12.12.2023
News von Klima-Allianz

7 Jahre Engagement im Rheinland: Wir blicken auf klimabewegte Zeiten zurück

Am 7. November 2023 kamen mehr als 70 Mitstreiter*innen und Mitglieder der Klima-Allianz Deutschland aus der Region in der Alten Feuerwache in Köln zusammen, um das Projektende zu Kohleausstieg und nachhaltigem Strukturwandel in NRW zu würdigen und diskutieren. Nicht etwa, weil alles erledigt wäre. Die Herausforderungen wirken größer als zuvor, sowohl klima- und energiepolitisch als auch auch gesellschaftlich. Bezüglich eines früheren Kohleausstiegs hat die Bewegung einiges erreicht und kämpft weiter für Klimagerechtigkeit, schreibt Linus Platzer, Referent für Kohlepolitik und Strukturwandel NRW der Klima-Allianz Deutschland, in seinem Bericht zur Abschlussveranstaltung.
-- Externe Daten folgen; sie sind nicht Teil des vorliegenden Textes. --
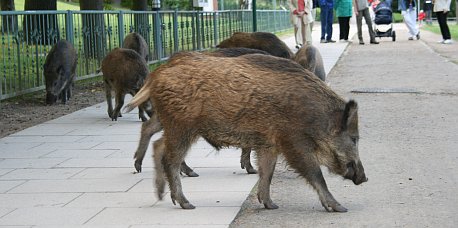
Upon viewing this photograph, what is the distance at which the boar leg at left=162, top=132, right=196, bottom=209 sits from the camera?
7086 millimetres

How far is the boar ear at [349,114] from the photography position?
268 inches

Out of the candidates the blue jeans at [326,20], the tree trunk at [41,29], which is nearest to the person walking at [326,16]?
the blue jeans at [326,20]

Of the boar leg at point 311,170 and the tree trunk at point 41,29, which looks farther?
the tree trunk at point 41,29

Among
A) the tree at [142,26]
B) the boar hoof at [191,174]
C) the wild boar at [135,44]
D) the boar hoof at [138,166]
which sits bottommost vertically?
the boar hoof at [191,174]

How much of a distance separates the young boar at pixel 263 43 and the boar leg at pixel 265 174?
4391mm

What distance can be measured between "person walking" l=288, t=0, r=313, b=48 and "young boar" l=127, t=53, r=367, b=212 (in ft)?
58.0

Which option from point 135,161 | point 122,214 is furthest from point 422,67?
point 122,214

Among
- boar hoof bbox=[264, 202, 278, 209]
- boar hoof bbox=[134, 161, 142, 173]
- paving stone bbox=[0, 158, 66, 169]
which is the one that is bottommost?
boar hoof bbox=[264, 202, 278, 209]

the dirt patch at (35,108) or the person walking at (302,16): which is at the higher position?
the person walking at (302,16)

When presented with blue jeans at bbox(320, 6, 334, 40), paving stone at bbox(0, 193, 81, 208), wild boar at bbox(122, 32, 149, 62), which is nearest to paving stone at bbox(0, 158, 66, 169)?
paving stone at bbox(0, 193, 81, 208)

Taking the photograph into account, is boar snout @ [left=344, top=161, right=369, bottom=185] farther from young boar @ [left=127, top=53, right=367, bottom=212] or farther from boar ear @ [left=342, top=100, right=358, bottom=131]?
boar ear @ [left=342, top=100, right=358, bottom=131]

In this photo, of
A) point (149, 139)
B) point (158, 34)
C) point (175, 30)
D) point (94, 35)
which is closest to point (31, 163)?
point (149, 139)

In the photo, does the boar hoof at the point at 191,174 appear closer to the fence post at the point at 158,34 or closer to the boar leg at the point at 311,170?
the boar leg at the point at 311,170

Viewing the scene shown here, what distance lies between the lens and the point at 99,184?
8289 millimetres
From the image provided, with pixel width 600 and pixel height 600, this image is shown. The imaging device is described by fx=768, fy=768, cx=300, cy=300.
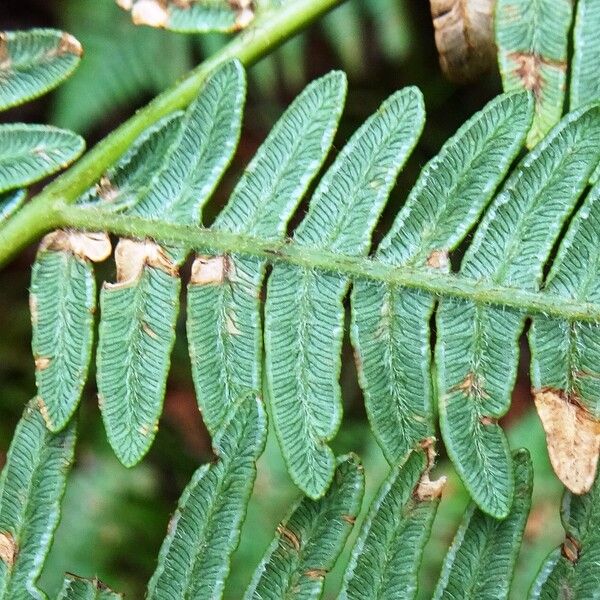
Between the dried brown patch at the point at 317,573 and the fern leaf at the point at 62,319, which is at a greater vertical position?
the fern leaf at the point at 62,319

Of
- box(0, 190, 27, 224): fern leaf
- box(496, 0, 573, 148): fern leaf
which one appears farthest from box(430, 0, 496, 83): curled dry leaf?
box(0, 190, 27, 224): fern leaf

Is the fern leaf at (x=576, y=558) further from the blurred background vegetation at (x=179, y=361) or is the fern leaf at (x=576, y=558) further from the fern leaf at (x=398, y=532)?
the blurred background vegetation at (x=179, y=361)

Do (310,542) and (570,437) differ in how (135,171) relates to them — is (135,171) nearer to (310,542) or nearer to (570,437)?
(310,542)

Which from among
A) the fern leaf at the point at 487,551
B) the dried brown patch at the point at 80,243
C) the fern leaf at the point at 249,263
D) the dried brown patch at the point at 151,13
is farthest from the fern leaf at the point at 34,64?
the fern leaf at the point at 487,551

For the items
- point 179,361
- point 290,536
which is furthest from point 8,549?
point 179,361

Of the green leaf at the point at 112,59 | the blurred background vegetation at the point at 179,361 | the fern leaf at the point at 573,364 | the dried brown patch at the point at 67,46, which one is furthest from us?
the green leaf at the point at 112,59
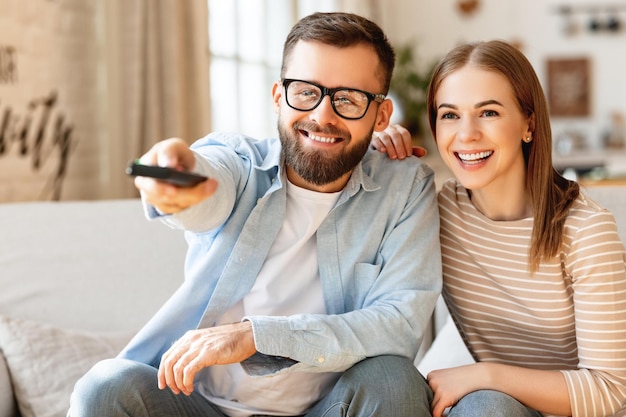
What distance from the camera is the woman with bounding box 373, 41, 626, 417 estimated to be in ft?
5.13

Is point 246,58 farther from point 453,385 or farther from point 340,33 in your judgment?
point 453,385

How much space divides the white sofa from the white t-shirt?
0.41 metres

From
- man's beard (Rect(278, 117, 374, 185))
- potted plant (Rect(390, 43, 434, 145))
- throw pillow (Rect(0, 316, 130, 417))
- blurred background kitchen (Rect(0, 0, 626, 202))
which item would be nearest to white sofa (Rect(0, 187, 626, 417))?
throw pillow (Rect(0, 316, 130, 417))

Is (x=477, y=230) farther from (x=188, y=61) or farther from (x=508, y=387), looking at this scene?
(x=188, y=61)

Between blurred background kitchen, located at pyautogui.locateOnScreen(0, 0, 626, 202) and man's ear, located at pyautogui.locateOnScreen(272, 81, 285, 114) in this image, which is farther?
blurred background kitchen, located at pyautogui.locateOnScreen(0, 0, 626, 202)

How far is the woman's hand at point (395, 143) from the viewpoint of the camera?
5.97 feet

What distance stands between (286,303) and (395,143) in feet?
1.40

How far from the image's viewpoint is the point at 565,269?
1.64 m

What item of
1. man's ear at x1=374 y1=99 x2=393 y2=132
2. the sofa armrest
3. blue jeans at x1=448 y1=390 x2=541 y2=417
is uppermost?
man's ear at x1=374 y1=99 x2=393 y2=132

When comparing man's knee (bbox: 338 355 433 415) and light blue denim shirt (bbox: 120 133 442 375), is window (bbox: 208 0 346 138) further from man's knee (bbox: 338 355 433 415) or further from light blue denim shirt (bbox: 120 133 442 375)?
man's knee (bbox: 338 355 433 415)

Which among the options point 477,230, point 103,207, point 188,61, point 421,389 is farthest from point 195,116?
point 421,389

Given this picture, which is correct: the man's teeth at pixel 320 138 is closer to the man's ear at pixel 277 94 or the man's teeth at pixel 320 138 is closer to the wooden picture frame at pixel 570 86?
the man's ear at pixel 277 94

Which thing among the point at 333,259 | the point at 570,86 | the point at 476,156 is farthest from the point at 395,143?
the point at 570,86

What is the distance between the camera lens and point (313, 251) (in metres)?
1.70
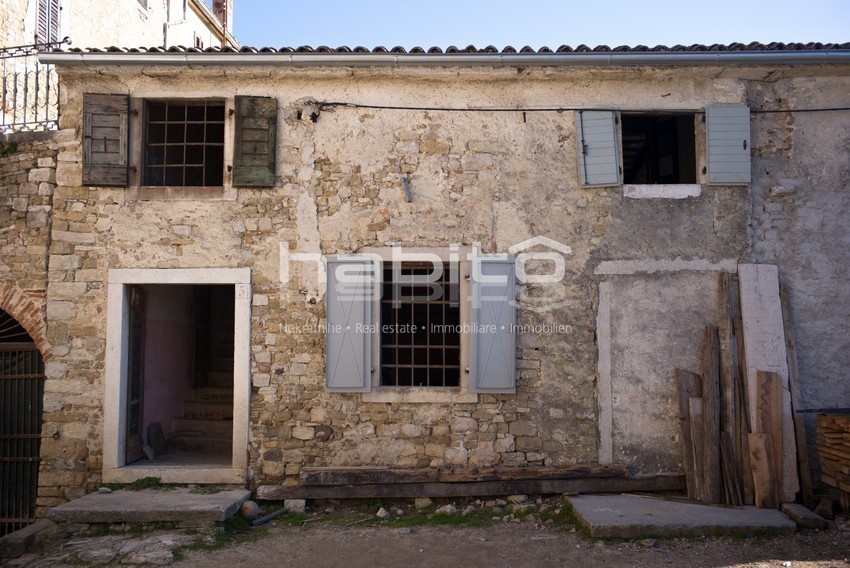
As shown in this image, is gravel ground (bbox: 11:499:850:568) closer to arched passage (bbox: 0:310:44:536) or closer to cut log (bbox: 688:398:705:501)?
cut log (bbox: 688:398:705:501)

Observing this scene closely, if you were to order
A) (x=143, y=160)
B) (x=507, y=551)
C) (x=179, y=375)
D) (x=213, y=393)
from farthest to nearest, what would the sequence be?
(x=213, y=393) < (x=179, y=375) < (x=143, y=160) < (x=507, y=551)

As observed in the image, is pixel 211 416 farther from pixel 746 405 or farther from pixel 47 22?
pixel 47 22

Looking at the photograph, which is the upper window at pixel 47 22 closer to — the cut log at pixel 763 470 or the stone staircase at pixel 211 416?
the stone staircase at pixel 211 416

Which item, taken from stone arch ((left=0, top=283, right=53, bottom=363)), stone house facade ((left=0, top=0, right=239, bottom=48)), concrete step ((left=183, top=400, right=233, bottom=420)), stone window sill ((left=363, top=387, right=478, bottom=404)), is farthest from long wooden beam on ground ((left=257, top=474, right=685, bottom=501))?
stone house facade ((left=0, top=0, right=239, bottom=48))

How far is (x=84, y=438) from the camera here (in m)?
7.35

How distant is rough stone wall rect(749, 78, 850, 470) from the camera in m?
7.42

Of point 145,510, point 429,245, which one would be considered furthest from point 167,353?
point 429,245

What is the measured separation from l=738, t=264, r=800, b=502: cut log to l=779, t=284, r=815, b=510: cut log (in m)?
0.07

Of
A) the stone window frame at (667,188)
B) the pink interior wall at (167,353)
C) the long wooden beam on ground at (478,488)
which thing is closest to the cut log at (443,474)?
the long wooden beam on ground at (478,488)

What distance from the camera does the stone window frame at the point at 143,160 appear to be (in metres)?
7.46

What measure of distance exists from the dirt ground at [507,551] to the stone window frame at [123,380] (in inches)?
47.7

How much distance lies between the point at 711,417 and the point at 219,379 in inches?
278

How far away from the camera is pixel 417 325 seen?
25.6 ft

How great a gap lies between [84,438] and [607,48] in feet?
24.0
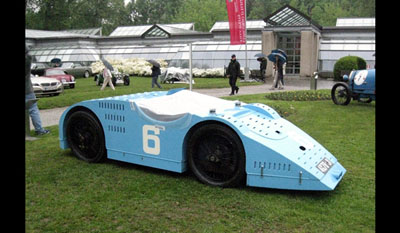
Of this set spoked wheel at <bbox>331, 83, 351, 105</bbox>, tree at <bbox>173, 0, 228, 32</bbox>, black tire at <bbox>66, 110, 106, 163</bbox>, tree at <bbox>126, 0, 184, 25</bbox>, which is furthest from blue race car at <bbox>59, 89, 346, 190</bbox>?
tree at <bbox>126, 0, 184, 25</bbox>

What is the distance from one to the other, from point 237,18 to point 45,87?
12.9m

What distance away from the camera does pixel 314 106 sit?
1270 centimetres

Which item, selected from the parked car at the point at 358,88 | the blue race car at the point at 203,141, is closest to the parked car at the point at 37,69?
the parked car at the point at 358,88

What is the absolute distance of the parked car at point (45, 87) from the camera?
58.3 feet

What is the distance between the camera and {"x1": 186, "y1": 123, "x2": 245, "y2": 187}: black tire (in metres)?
4.77

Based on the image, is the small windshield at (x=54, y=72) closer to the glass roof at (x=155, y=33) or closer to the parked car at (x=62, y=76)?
the parked car at (x=62, y=76)

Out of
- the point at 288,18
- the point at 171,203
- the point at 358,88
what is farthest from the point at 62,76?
the point at 171,203

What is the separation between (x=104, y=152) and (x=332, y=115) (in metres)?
7.21

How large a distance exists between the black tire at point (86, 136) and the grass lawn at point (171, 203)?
157mm

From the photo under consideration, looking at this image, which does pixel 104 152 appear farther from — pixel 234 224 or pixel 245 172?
pixel 234 224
Wer holt die Kohle aus dem Feuer? Wie in vergangenen Jahren führte die Klima-Allianz Deutschland am 7. November die Zivilgesellschaft NRWs im Rheinland zusammen und schaffte den Raum für Kooperation, Kontroversen und konstruktives Nach-Vorne-Blicken. „Raus aus der Kohle, Rheinland for Future!“ war die Parole, unter der sich zahlreiche mehr als 70 Mitstreiter*innen und Mitglieder aus der Region trafen. Manche kannten sich seit Jahrzehnten Widerstand gegen die Braunkohle, manche begegneten sich an diesem vielfältigen Abend zum ersten Mal.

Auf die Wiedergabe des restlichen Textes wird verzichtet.